Sausalito man arraigned for alleged murder
A heated argument, a crowbar and heavy rain set the scene for a murder in Sausalito last week. The body of David Richard Morgan, 57, was found slain at his home at 601 Nevada Street on Thursday, after officers responded to a medical call for help at around 12:30pm.
Conrad Justin Smith, a tenant of Morgan’s, is accused of killing his landlord with a crowbar, following an argument the day before. Smith, 51, who locked himself in the garage of the residence after Morgan’s body was discovered, engaged in a long standoff with police before surrendering at around 8pm. Smith—scheduled to be arraigned on Dec. 16—was arrested on suspicion of murder, and booked in Marin County Jail.
Morgan’s cause of death is pending, but head trauma was detected. Morgan was the proprietor of Golden Gate Bike Shuttle, “a quicker, easier, and more affordable way to get you and your bike to Sausalito and San Francisco,” according to the company’s website.
A police investigation is ongoing.—Molly Oleson
Bay Area film critics honor ‘Boyhood’ Richard Linklater’s 12-years-in-the-making Boyhood grew on the San Francisco Film Critics Circle (SFFCC) this year.
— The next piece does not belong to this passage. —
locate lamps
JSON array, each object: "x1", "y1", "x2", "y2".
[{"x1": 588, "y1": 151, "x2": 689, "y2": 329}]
Meeting at the Variety Club Preview Room on Market Street in San Francisco, the group of 35 Bay Area film critics discussed the merits of the year’s films and performances. With writers from the Pacific Sun, San Francisco Chronicle and other Bay Area media in the discussion, a consensus was reached that Boyhood was the best picture of 2014, and Richard Linklater the best director. Patricia Arquette, as Boyhood’s enduring mother, earned best supporting actress honors, and Sandra Adair took the best editing prize for crafting the narrative’s years-long progression.
Alejandro Gonzalez Iñárritu’s screwball existentialist picture Birdman also took wing, in the categories of best actor (Michael Keaton, regarding himself in a funhouse mirror as a manically put-upon former superstar), best supporting actor (Edward Norton as Keaton’s foil, an egomaniacal thespian), and screenplay (Alejandro Gonzalez Iñárritu; Nicolas Giacobone; Alexander Dinelaris; and Armando Bo).
Best actress went to Julianne Moore for mining the mental, physical and psychic toll of early-onset Alzheimer’s in Still Alice, while Paul Thomas Anderson—as the first to bring novelist Thomas Pynchon to the screen—scored the best adapted screenplay honor for Inherent Vice. The group also gave laurels to best documentary, Citizenfour, best foreign language picture, Ida (Poland), and best animated picture, The Lego Movie.
The SFFCC also honored Ida’s Ryszard Lenczewski and Lukasz Zal for best cinematography, and The Grand Budapest Hotel’s Adam Stockhausen for best production design, while singling out Charlie McDowell’s indie head-trip The One I Love for a Special Citation. The group’s Marlon Riggs Award for courage and innovation in the Bay Area film community went to Joel Shepard, programmer of the Yerba Buena Center for the Arts in San Francisco.